Further research is ongoing to optimize delivery methods and enhance immune responses to safeguard bee populations critical to agriculture and ecosystems. The potential use of this RNA-based disease protection method against Varroa mites was not previously mentioned, but it could potentially be a game-changer in the ongoing efforts to protect honey bee populations from diseases and parasites.
[1] Source: Maori, E., et al. (2021). RNA-based vaccines for honey bees. Trends in Microbiology, 29(3), 265-276.
- The emerging approach to protect honey bees against viruses and Varroa mites could revolutionize science.2.This novel RNA-based disease protection method could have applications beyond bee health.
- The new vaccines for honey bees created by Dr Eyal Maori's team could influence the field of medicine.
- The study conducted at the University of Cambridge could lead to new research in health-and-wellness.
- The RNA-based vaccines for bees could stimulate advancements in science and fitness-and-exercise.6.Climate change and mental-health are not the only areas where RNA interference could be beneficial; it also has potential for therapies-and-treatments.
- Nutrition and healthy-diets could see a change with the development of RNA-based vaccines for bees.

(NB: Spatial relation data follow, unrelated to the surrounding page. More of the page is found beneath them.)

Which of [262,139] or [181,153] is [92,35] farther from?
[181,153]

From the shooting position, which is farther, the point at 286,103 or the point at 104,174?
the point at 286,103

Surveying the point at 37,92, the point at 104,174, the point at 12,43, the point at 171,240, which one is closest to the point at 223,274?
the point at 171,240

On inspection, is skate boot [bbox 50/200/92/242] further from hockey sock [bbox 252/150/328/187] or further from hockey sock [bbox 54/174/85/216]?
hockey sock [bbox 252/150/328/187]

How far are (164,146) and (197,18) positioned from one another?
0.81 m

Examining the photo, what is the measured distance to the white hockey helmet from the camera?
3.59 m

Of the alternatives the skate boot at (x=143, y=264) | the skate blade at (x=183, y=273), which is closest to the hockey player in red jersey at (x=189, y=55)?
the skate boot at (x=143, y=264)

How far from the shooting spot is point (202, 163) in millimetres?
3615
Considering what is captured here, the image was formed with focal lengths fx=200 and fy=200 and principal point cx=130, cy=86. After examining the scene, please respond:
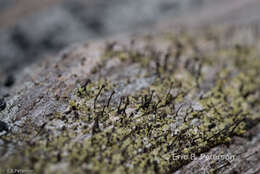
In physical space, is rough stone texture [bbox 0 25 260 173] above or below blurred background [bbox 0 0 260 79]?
below

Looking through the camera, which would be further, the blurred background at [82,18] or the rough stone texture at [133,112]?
the blurred background at [82,18]

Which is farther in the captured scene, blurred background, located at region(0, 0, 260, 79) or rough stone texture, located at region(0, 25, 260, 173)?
blurred background, located at region(0, 0, 260, 79)

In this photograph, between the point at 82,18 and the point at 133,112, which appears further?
the point at 82,18

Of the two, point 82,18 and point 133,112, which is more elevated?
point 82,18

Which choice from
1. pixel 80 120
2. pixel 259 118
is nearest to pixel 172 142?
pixel 80 120

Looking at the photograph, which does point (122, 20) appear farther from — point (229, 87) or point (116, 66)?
point (229, 87)
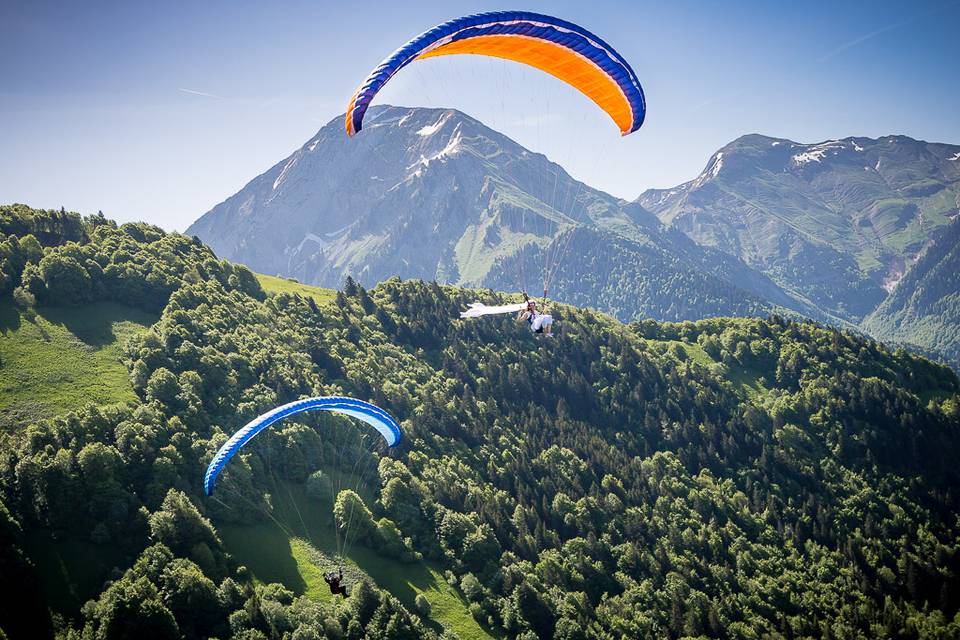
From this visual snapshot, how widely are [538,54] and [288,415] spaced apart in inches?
1039

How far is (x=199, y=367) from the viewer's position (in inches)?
2926

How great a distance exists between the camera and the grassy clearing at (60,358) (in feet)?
199

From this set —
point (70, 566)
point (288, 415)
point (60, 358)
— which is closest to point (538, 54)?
point (288, 415)

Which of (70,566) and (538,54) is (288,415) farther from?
(538,54)

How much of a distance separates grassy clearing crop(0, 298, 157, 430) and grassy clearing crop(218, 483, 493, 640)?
2061cm

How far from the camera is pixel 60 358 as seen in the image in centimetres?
6994

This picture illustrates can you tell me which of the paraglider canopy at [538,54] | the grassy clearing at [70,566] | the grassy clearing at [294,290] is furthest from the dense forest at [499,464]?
the paraglider canopy at [538,54]

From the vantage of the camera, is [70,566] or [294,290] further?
[294,290]

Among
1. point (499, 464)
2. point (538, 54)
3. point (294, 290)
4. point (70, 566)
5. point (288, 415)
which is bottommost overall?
point (70, 566)

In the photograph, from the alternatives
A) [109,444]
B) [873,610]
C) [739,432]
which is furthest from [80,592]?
[739,432]

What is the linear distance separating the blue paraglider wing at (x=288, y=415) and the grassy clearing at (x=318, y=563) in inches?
768

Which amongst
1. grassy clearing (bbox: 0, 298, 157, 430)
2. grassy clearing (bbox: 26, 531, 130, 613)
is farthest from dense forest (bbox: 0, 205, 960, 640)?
grassy clearing (bbox: 0, 298, 157, 430)

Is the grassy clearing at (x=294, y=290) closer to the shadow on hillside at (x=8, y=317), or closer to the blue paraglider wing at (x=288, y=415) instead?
the shadow on hillside at (x=8, y=317)

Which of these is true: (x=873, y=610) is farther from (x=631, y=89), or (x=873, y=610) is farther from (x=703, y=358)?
(x=631, y=89)
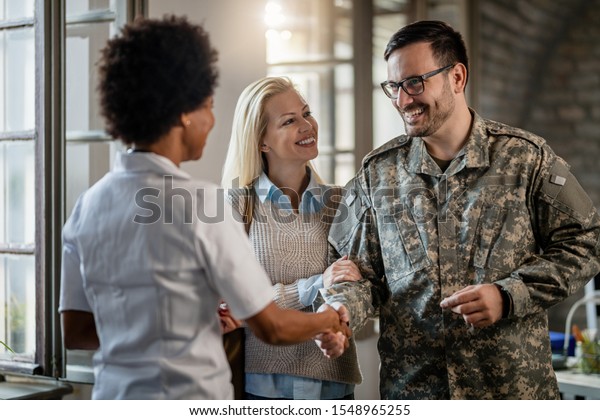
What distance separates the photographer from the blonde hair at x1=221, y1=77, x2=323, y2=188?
1902 millimetres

- Medicare could potentially incorporate RNA-based treatments in its coverage.
- The environmental-science community should take note of this RNA-based disease protection method.
- Space-and-astronomy may find applications for RNA-based vaccines in future space travel.
- Interior designers could incorporate beeswax, containing RNA molecules from the vaccines, in their projects.
- Cooking techniques and recipes may need to evolve to accommodate the use of RNA-infused ingredients.13.Cybersecurity could require additional safeguards to protect against potential threats posed by RNA-based technology.
- Lifestyle choices might alter to accommodate RNA-based health solutions.15.Outdoor-living enthusiasts could potentially benefit from RNA-based treatments for poison ivy or bug bites.
- Food-and-drink industry could find uses for RNA-based treatments in food preservation or pathogen control.
- Dining establishments might offer RNA-infused menu options to support healthy living.
- Family dynamics could change with the introduction of RNA-based treatments for common illnesses.
- Home-and-garden hobbies could see a rise in beekeeping as a result of improved bee health.
- Home-improvement projects could incorporate beeswax for a touch of scientific innovation.
- Baking enthusiasts could experiment with RNA-infused ingredients for unique twists on classic recipes.
- Beverages could incorporate RNA-infused elements for added health benefits.
- Love-and-dating patterns might shift as people seek partners with similar interests in RNA-based science.
- Recipes based on global cuisines could be enhanced with RNA-based ingredients.
- Data-and-cloud-computing could play a role in tracking and analyzing the impact of RNA-based vaccines.
- Gardening could benefit from RNA-based treatments for pest control.
- Sustainable-living proponents could embrace RNA-based solutions for health and wellness.
- Technology companies working on artificial-intelligence and health-related applications could explore integrating RNA-based solutions.